Sikap pikir-pikir diambil untuk memberikan waktu kepada Penuntut Umum mencermati secara menyeluruh pertimbangan hukum Majelis Hakim sebelum menentukan langkah hukum lanjutan, termasuk kemungkinan mengajukan banding.
Dalam perkara ini, Majelis Hakim menjatuhkan putusan berdasarkan Pasal 3 Undang-Undang Tindak Pidana Korupsi dan menghukum terdakwa dengan pidana penjara selama 1 tahun 6 bulan. Putusan tersebut lebih ringan dibanding tuntutan JPU yang sebelumnya mendasarkan dakwaan pada Pasal 2 Undang-Undang Tipikor.
Perbedaan penerapan pasal tersebut berdampak signifikan terhadap ancaman pidana. Pasal 2 mengatur pidana minimum 4 tahun penjara, sedangkan Pasal 3 hanya mengatur pidana minimum 1 tahun penjara. Putusan Majelis Hakim dinilai tidak sejalan dengan konstruksi dakwaan dan tuntutan Penuntut Umum.
Selain itu, JPU juga menyoroti perbedaan pandangan terkait pidana tambahan berupa uang pengganti. Majelis Hakim berpendapat terdakwa tidak dapat dibebani uang pengganti karena tidak menikmati secara langsung kerugian keuangan negara. Pandangan ini berbeda dengan penilaian Penuntut Umum dalam surat tuntutannya.

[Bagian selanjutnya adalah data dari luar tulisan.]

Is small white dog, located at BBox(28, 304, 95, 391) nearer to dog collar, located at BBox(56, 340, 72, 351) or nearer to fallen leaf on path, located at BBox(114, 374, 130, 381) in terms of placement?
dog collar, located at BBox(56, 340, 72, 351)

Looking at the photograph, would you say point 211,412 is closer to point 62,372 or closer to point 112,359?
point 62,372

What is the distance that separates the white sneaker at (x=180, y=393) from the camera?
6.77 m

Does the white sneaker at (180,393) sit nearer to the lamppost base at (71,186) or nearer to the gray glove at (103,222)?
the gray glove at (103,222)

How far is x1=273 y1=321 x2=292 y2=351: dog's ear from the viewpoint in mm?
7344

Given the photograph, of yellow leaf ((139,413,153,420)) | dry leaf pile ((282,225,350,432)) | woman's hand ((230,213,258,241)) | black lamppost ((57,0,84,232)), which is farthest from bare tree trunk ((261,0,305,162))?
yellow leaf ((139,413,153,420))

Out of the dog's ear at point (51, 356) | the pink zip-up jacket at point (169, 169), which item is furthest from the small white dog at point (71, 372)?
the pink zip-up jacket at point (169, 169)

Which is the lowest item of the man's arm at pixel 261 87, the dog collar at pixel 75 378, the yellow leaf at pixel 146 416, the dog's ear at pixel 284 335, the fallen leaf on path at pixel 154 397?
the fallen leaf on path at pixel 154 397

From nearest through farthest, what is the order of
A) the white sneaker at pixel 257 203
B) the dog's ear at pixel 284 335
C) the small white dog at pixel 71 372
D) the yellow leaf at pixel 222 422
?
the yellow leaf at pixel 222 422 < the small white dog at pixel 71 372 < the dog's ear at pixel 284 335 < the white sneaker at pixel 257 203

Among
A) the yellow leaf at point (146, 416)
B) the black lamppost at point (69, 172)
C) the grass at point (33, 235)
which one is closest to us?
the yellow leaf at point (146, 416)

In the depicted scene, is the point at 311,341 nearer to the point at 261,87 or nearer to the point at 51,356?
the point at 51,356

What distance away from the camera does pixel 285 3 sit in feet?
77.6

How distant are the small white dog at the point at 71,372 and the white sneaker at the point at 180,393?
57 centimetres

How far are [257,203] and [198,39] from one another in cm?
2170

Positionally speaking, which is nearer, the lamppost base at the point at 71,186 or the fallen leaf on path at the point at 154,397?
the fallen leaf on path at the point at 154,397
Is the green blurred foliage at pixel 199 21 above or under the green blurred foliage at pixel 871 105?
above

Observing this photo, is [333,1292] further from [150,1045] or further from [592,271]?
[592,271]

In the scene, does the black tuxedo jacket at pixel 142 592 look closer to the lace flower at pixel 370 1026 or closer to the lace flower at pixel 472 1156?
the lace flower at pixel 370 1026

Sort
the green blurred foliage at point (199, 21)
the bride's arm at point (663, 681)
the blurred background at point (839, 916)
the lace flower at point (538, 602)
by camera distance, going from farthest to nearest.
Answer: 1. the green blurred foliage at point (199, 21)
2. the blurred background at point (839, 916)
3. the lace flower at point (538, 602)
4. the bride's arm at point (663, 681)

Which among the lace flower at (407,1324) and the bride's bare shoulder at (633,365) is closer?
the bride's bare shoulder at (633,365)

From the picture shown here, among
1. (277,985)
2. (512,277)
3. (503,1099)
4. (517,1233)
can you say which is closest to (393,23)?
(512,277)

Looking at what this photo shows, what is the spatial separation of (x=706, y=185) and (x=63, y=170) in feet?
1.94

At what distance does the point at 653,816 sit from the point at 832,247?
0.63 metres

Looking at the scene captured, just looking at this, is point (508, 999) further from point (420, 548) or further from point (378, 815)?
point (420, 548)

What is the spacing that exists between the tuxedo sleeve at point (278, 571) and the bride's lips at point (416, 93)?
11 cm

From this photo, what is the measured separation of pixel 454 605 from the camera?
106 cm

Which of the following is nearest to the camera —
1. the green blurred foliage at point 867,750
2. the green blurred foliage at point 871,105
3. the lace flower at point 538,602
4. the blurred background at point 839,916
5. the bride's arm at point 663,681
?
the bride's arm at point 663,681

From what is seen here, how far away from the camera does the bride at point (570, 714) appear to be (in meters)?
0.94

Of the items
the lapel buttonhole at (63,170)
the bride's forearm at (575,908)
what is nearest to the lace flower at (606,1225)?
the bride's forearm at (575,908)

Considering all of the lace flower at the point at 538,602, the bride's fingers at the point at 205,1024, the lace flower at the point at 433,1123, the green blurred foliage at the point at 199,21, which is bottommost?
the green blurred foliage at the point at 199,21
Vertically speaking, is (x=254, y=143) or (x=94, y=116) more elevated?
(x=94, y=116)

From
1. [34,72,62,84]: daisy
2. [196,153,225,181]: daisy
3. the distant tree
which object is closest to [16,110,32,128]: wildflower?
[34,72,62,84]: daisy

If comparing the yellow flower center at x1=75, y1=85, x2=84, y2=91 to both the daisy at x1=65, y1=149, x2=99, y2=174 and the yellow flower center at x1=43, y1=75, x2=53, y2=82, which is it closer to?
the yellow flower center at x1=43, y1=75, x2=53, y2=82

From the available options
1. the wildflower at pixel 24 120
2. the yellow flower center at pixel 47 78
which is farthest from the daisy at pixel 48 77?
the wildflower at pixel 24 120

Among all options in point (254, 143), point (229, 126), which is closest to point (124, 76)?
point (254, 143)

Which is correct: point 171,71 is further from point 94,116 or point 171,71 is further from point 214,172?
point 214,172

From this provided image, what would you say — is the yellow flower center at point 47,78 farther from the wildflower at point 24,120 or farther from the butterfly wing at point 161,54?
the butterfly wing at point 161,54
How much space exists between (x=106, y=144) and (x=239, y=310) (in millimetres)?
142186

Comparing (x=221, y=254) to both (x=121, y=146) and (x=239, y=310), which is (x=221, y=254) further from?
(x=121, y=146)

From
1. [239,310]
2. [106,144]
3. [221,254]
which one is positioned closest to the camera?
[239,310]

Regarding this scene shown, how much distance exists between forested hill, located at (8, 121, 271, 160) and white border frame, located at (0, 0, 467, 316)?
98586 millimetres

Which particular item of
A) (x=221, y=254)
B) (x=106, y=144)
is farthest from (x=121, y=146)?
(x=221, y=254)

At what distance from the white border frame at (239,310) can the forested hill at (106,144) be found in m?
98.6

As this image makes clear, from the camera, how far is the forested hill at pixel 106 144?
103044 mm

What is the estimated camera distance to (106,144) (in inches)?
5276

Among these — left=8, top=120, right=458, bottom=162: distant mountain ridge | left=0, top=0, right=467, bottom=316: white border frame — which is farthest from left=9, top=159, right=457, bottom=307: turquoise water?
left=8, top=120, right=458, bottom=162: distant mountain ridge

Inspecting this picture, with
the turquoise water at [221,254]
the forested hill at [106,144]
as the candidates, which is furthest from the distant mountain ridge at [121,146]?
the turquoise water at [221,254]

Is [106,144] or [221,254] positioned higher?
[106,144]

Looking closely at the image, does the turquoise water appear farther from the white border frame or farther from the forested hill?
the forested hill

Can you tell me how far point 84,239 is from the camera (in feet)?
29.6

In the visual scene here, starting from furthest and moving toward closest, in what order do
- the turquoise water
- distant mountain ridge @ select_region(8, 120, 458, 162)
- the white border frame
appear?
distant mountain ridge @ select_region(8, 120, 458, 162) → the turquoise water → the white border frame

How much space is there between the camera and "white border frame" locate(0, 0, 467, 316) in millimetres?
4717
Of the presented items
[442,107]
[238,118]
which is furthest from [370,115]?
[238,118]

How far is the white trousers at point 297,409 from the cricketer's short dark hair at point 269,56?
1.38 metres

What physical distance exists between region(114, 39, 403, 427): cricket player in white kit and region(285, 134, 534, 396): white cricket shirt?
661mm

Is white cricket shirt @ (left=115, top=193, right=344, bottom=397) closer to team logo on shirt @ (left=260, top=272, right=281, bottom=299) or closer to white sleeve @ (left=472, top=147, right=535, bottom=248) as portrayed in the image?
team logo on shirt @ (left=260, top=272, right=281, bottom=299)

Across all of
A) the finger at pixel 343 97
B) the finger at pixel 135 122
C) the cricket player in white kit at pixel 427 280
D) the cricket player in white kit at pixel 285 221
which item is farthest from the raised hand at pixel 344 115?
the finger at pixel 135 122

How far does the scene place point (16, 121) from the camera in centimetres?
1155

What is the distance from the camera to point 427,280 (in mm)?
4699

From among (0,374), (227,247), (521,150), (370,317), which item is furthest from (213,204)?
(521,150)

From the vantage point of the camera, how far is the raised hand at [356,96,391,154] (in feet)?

Atas putusan yang tidak memenuhi dua pertiga dari tuntutan serta adanya perbedaan penerapan pasal, Penuntut Umum memanfaatkan hak pikir-pikir selama tujuh hari sebagaimana diatur dalam hukum acara pidana.
“Kami akan melaporkan secara berjenjang kepada pimpinan untuk menentukan sikap, termasuk apakah akan mengajukan upaya hukum banding atau tidak,” ujar Jaksa Penuntut Umum Bagus Kusuma.